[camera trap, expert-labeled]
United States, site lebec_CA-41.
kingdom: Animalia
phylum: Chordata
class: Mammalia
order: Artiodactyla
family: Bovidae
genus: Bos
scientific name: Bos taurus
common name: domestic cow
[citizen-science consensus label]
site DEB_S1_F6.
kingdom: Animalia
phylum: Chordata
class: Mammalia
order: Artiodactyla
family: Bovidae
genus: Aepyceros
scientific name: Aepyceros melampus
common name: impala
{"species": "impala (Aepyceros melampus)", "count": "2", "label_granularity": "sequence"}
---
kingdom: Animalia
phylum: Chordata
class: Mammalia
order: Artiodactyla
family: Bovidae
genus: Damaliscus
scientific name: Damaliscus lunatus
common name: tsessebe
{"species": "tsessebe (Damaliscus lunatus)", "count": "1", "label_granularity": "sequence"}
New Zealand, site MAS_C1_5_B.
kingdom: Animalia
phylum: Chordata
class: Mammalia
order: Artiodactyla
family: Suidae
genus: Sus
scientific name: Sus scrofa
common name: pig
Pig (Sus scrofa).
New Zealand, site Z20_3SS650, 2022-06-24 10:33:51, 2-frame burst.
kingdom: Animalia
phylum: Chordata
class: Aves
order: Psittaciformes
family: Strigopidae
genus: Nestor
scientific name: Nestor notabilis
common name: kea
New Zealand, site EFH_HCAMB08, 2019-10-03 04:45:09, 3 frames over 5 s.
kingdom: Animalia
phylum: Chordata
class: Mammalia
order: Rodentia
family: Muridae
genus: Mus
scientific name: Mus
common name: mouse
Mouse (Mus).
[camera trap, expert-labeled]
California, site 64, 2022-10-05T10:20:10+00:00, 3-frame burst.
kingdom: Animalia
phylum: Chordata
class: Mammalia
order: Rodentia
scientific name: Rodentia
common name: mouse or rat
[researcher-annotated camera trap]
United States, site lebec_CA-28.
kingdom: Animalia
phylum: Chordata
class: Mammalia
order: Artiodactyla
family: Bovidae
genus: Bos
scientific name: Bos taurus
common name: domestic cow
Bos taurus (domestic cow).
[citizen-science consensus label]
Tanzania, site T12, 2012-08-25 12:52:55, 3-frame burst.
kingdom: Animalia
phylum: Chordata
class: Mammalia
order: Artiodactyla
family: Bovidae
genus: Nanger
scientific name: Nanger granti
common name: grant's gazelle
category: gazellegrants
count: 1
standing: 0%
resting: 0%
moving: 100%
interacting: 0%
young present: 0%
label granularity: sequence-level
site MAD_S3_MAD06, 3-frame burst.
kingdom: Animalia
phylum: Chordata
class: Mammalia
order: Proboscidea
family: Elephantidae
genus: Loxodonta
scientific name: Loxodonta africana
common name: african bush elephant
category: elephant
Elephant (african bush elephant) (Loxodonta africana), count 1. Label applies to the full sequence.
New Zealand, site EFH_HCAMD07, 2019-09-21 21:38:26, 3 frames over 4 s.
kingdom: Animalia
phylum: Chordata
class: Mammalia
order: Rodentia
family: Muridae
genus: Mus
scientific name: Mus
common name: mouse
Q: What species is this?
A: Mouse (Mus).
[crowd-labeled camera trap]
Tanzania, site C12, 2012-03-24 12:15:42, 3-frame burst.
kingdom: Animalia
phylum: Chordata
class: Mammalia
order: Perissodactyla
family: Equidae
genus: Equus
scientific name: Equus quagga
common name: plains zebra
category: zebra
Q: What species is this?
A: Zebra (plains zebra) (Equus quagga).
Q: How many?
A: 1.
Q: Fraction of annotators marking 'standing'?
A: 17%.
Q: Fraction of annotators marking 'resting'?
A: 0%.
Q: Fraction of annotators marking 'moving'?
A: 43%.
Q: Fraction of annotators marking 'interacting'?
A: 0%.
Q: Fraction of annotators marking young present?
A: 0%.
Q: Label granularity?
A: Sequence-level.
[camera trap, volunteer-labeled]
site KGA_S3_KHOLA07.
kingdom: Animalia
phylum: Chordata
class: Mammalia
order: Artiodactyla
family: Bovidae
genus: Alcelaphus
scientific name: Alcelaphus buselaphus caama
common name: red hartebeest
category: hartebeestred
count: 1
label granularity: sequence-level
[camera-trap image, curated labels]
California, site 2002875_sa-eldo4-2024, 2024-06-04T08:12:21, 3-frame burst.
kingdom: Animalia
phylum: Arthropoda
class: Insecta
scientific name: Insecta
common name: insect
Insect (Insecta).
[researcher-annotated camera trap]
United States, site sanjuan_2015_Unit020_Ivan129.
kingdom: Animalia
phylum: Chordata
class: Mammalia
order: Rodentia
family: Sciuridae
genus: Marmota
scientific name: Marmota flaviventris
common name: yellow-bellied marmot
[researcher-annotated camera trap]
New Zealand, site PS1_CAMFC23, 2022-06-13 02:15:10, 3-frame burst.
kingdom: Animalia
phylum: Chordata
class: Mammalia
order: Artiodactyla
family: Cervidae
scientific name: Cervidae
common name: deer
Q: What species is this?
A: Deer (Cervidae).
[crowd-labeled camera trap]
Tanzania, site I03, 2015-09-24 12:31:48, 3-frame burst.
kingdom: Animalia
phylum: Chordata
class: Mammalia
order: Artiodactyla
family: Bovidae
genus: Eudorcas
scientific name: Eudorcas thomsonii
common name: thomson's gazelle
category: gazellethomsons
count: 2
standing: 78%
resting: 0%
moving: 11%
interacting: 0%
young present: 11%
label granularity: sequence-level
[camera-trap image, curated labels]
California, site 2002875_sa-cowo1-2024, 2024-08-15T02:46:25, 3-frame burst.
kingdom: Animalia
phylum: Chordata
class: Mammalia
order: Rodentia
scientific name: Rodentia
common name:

***

WHAT TO WORK ON: Read through the entries and count the lines where "Zealand" appears; respond with the number only.

RESULT OF THIS EXERCISE: 5